Biological sex is another variable that has frequently been reported as a modifier of recovery post-TBI, but has been largely ignored in the literature concerning neuroinflammation post-SRC. Pre-clinical models are often used to study inflammatory responses to mild TBI given the ability to maintain homogenous conditions in a model organism. To that effect, there has been a major bias toward the male sex given the layer of complexity added by the female menstrual cycle.
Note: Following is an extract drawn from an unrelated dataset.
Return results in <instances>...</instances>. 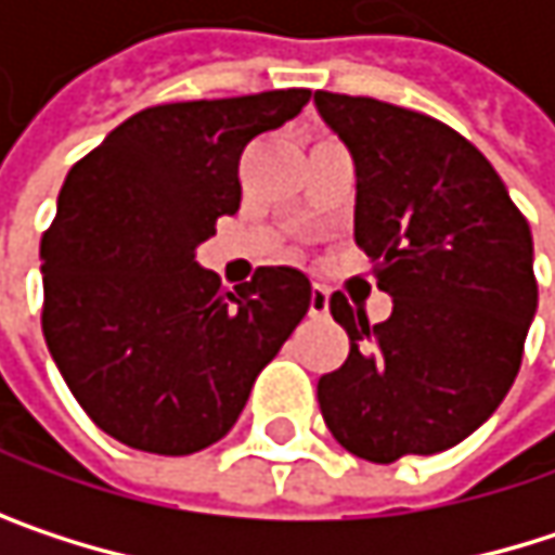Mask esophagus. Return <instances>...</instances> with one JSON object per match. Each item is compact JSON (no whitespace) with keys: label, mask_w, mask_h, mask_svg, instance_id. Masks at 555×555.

The menstrual cycle introduces variations in circulating estrogen and progesterone, which can have many anti-inflammatory effects, both centrally and peripherally. ¹⁹ Estradiol and progesterone also interact with cells of the CNS, mediating many effects through activation of estrogen and progesterone receptors and downregulation of inflammasome activity (a proinflammatory process driven by NF-κB activation).^20–22

In animal TBI studies, estrogen and progesterone have been shown to suppress proinflammatory cytokine production (IL-1β, IL-6, and TNFα) in microglia and overall astrogliosis, increase levels of anti-inflammatory cytokines (e.g., transforming growth factor-β and IL-10), and reduce levels of cerebral edema. ¹⁹ In addition to female hormone cycles, testosterone levels also fluctuate in males ²³ ; however, the influence of testosterone has not been taken into consideration in SRC biomarker studies to date. Peripheral immune cell composition may be partially regulated by circulating hormone levels given the expression of estrogen, progesterone, and androgen receptors found on many immune cells and the sexually dimorphic responses to immune challenges (including brain injury).^24–27 Whereas sampling sex hormone levels on all study participants would be ideal, a feasible alternative for females could be to implement self-reported menstrual cycle surveys to investigate associations between menstrual regularity and timing and the inflammatory variables in question.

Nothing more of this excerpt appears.